- [Directions for this task] In the data that follows, count the lines in which the word "Aepyceros" occurs, and report that figure alone.

- [Dataset content]
== Segment start ==
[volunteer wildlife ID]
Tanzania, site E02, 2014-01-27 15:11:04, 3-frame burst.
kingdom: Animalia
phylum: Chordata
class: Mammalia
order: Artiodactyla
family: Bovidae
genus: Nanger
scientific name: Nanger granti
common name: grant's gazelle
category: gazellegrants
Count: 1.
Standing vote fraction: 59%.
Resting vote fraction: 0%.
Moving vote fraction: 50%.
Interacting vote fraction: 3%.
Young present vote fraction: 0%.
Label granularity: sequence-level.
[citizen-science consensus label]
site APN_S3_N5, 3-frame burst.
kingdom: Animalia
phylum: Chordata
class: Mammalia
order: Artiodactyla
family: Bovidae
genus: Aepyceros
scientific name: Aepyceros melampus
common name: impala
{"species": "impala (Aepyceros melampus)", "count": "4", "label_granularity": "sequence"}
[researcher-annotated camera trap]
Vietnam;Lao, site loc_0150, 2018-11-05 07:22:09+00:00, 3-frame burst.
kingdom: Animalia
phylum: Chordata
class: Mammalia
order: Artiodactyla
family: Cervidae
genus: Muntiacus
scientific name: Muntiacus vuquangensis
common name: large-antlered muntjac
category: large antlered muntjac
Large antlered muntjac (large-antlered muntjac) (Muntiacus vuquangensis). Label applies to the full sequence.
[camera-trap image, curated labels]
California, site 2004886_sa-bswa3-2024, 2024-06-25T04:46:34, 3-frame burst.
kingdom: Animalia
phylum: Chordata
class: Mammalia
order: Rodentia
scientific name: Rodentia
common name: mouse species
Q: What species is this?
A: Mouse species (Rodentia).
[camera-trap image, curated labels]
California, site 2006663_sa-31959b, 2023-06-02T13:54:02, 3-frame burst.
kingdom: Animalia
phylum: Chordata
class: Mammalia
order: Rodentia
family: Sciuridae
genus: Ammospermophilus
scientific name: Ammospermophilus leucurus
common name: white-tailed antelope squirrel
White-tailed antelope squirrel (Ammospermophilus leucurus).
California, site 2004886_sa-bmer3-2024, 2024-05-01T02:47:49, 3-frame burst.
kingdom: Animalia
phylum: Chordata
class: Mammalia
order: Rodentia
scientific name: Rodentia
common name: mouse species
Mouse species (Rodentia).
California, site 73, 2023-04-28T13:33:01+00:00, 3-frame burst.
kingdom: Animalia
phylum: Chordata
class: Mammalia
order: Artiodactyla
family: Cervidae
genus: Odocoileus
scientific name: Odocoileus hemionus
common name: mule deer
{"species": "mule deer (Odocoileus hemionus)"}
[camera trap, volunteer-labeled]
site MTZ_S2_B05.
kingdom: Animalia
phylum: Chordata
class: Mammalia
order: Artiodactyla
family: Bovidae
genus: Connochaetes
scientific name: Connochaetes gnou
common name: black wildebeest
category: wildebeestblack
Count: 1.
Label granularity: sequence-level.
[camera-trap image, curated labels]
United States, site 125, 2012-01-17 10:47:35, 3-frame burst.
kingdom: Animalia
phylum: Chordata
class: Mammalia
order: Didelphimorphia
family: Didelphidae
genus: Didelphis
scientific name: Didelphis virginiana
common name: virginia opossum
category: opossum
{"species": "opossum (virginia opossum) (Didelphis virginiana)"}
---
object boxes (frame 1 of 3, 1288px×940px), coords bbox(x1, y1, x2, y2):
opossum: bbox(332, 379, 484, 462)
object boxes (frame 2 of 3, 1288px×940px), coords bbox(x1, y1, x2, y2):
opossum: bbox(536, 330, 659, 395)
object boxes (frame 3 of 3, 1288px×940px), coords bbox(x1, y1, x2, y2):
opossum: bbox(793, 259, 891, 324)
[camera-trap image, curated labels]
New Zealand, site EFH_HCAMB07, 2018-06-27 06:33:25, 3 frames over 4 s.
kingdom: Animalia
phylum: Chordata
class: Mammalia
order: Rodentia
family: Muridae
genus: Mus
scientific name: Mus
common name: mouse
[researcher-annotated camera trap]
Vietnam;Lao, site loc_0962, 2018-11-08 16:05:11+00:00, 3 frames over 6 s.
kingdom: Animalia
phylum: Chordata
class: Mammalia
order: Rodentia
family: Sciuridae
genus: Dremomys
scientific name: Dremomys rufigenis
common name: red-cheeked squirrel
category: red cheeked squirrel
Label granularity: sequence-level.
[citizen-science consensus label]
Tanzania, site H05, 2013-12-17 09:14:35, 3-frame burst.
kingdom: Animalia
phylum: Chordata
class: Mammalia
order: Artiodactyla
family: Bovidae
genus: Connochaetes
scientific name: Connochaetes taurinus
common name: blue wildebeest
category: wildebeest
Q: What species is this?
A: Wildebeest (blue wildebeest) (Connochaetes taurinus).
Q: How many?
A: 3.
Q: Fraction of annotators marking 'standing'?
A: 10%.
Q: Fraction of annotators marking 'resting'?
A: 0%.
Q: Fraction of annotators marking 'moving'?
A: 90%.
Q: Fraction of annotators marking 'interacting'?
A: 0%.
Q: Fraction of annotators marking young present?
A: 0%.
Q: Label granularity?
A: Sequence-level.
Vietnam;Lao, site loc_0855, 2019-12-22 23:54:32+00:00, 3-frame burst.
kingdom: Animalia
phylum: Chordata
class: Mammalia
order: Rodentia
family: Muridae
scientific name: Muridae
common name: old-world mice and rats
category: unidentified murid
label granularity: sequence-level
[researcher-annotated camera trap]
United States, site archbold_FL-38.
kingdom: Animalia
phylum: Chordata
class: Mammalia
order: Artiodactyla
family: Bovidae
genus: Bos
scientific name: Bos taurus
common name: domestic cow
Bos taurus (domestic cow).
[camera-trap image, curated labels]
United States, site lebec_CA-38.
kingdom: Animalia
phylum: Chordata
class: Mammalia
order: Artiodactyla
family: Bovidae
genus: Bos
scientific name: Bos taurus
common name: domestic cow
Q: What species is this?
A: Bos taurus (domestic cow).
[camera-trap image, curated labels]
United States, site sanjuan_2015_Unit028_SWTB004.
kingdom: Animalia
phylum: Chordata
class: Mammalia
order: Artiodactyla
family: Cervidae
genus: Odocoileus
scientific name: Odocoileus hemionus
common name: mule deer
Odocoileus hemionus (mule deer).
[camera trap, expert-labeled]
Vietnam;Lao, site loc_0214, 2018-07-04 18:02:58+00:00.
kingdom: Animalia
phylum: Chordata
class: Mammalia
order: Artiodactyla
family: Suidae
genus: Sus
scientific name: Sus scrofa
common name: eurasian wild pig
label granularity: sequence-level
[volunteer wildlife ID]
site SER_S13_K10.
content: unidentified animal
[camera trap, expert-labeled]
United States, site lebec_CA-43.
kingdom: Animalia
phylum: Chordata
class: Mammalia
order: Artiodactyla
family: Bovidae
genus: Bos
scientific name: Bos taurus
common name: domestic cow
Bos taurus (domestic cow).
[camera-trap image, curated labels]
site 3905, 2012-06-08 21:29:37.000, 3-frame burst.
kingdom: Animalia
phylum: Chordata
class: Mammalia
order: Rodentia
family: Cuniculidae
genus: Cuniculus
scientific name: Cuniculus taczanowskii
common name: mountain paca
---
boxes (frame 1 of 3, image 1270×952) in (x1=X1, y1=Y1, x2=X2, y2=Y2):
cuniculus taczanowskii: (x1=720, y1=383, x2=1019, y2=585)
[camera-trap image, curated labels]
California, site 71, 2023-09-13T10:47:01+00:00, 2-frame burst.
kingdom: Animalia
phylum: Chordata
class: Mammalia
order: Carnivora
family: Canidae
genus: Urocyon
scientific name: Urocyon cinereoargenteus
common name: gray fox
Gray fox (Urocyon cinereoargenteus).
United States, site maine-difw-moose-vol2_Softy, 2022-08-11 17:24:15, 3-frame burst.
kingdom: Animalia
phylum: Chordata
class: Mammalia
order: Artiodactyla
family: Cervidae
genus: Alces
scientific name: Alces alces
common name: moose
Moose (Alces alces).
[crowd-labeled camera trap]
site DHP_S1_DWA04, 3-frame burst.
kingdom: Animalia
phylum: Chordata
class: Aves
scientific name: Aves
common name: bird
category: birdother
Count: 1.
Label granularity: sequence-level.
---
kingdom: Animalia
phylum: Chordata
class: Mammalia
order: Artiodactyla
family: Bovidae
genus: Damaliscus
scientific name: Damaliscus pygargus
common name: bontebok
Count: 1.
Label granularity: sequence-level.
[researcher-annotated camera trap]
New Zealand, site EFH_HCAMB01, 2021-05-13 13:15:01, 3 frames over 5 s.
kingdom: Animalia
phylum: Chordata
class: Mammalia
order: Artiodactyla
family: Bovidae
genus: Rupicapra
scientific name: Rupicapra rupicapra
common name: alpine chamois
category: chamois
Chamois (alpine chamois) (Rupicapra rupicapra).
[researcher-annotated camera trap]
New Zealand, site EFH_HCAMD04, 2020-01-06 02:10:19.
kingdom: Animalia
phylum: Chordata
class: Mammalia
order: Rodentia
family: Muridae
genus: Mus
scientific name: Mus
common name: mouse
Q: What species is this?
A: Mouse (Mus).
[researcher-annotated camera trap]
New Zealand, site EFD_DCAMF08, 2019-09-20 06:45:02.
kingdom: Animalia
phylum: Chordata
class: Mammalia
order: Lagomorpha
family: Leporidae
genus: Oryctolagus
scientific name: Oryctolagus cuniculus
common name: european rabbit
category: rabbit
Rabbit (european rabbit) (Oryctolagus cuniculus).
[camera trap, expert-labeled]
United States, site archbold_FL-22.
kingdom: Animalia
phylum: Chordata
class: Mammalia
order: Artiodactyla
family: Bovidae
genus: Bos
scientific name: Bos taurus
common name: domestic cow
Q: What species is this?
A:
== Segment end ==
- [Exercise solution] 3